**Task data:**

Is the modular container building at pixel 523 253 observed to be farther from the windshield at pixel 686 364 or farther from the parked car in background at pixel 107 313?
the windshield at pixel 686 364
* * *
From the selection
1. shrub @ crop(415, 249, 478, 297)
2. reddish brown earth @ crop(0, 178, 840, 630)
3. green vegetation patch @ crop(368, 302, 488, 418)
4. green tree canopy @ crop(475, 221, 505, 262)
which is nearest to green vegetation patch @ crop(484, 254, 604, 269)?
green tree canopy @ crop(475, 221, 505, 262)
---
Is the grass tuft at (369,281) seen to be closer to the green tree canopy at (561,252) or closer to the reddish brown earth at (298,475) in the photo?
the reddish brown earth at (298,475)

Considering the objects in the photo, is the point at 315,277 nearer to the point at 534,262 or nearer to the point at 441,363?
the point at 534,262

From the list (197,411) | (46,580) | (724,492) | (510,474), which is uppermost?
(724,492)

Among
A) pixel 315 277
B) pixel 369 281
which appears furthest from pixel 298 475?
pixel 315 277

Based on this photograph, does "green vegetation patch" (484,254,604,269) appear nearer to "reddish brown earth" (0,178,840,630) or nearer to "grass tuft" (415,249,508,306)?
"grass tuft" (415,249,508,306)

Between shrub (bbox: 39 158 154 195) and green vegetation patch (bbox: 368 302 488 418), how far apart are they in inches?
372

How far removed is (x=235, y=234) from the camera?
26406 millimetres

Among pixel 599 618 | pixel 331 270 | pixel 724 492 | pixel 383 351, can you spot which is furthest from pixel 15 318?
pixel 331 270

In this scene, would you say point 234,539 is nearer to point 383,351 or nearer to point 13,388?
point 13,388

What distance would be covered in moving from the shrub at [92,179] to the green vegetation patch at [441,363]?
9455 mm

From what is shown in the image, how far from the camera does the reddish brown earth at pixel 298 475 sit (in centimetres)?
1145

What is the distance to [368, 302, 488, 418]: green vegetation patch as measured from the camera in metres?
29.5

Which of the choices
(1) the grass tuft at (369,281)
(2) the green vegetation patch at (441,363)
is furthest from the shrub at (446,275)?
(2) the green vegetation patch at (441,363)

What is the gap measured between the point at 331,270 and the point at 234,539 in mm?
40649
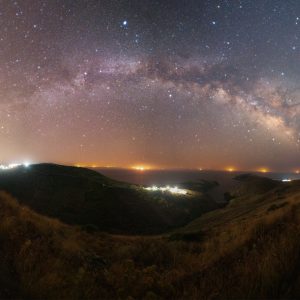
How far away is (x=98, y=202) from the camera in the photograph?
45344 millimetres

**Exercise goal:**
Rewrite the listing lines starting at the line containing "What is the distance" and ending at the line containing "45344 millimetres" as a JSON list of strings, one string per line, with blank lines left out. Leave the pictures out of the answer.

**Written reply:**
[
  "What is the distance to [368, 302, 488, 418]: green vegetation patch as measured from the camera in metres?",
  "29.5",
  "Which of the choices",
  "(1) the grass tuft at (369,281)",
  "(2) the green vegetation patch at (441,363)",
  "is furthest from the shrub at (446,275)?",
  "(2) the green vegetation patch at (441,363)",
  "What is the gap measured between the point at 331,270 and the point at 234,539 in mm?",
  "40649",
  "How far away is (x=98, y=202) from the camera in the photograph?",
  "45344 millimetres"
]